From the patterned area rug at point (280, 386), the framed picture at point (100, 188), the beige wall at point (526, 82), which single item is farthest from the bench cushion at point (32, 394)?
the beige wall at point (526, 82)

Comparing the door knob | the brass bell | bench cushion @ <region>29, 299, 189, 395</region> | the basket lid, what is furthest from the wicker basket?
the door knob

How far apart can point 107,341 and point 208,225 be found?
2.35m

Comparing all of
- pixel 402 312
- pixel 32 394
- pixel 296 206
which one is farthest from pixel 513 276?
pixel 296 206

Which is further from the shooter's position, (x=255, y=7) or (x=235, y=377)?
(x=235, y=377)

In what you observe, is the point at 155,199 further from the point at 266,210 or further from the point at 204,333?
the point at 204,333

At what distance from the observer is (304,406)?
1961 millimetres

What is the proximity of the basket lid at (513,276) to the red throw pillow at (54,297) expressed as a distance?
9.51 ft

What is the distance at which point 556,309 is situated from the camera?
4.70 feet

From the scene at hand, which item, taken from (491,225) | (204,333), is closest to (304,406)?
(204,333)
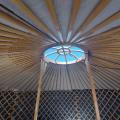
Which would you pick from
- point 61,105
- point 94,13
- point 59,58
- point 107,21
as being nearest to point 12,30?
point 94,13

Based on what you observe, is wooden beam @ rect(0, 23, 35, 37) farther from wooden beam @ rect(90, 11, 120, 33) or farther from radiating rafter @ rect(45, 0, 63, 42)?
wooden beam @ rect(90, 11, 120, 33)

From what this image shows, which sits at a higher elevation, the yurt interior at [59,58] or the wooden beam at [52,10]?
the wooden beam at [52,10]

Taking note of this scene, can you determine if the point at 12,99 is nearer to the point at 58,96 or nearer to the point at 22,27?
the point at 58,96

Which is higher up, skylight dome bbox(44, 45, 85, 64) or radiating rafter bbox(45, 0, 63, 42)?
radiating rafter bbox(45, 0, 63, 42)

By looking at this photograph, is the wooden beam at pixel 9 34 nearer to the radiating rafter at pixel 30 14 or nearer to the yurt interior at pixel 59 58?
the yurt interior at pixel 59 58

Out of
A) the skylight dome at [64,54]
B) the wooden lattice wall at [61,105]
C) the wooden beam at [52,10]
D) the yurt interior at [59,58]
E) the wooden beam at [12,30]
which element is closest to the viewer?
the wooden beam at [52,10]

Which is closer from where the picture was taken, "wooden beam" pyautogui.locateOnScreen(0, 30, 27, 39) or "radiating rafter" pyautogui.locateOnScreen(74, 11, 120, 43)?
"radiating rafter" pyautogui.locateOnScreen(74, 11, 120, 43)

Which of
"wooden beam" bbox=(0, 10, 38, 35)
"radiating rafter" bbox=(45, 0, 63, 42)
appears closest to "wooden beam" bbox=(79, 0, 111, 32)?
"radiating rafter" bbox=(45, 0, 63, 42)

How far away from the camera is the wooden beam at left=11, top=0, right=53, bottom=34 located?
5.01 ft

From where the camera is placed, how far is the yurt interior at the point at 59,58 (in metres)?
1.66

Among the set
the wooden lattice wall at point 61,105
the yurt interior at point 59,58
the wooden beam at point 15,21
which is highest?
the wooden beam at point 15,21

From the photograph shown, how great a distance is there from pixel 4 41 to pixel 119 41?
1.27m

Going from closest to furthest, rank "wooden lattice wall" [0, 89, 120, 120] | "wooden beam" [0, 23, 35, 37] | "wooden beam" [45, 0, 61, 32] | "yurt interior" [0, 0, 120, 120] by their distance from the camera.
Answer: "wooden beam" [45, 0, 61, 32], "yurt interior" [0, 0, 120, 120], "wooden beam" [0, 23, 35, 37], "wooden lattice wall" [0, 89, 120, 120]

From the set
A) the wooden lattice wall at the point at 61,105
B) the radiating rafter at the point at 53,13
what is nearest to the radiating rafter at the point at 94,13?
the radiating rafter at the point at 53,13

SHORT TASK: Rewrite the entries above as a two-column CSV with the columns entry_text and answer. Start at the line containing "By looking at" and end at the last entry. Give one row per entry, with its text and its answer each in one quoted field and line breaks replaced by spaces.

CORRECT ANSWER:
entry_text,answer
"By looking at this photograph, is the wooden beam at pixel 9 34 nearer to the radiating rafter at pixel 30 14 or nearer to the yurt interior at pixel 59 58?","the yurt interior at pixel 59 58"
"Out of A) the skylight dome at [64,54] B) the wooden lattice wall at [61,105] C) the wooden beam at [52,10] D) the yurt interior at [59,58] E) the wooden beam at [12,30] which element is closest to the viewer?","the wooden beam at [52,10]"
"Which is closer from where the picture was taken, ""wooden beam"" pyautogui.locateOnScreen(0, 30, 27, 39) or ""radiating rafter"" pyautogui.locateOnScreen(74, 11, 120, 43)?","""radiating rafter"" pyautogui.locateOnScreen(74, 11, 120, 43)"
"Which of ""wooden beam"" bbox=(0, 10, 38, 35) ""radiating rafter"" bbox=(45, 0, 63, 42) appears closest to ""wooden beam"" bbox=(79, 0, 111, 32)?","""radiating rafter"" bbox=(45, 0, 63, 42)"
"How far away from the camera is the wooden beam at left=11, top=0, right=53, bottom=34 located?","5.01 ft"
"From where the camera is placed, how far is the yurt interior at the point at 59,58 (in metres)?","1.66"
"Among the set the wooden lattice wall at point 61,105 the yurt interior at point 59,58 the wooden beam at point 15,21 which is highest?","the wooden beam at point 15,21"
"From the photograph shown, how great a distance is there from pixel 4 41 to pixel 119 41?","1.27m"
"Going from closest to furthest, rank ""wooden lattice wall"" [0, 89, 120, 120] | ""wooden beam"" [0, 23, 35, 37] | ""wooden beam"" [45, 0, 61, 32] | ""yurt interior"" [0, 0, 120, 120] by their distance from the camera. Answer:","""wooden beam"" [45, 0, 61, 32], ""yurt interior"" [0, 0, 120, 120], ""wooden beam"" [0, 23, 35, 37], ""wooden lattice wall"" [0, 89, 120, 120]"
"From the set A) the wooden lattice wall at the point at 61,105 B) the radiating rafter at the point at 53,13 what is nearest to the radiating rafter at the point at 94,13?","the radiating rafter at the point at 53,13"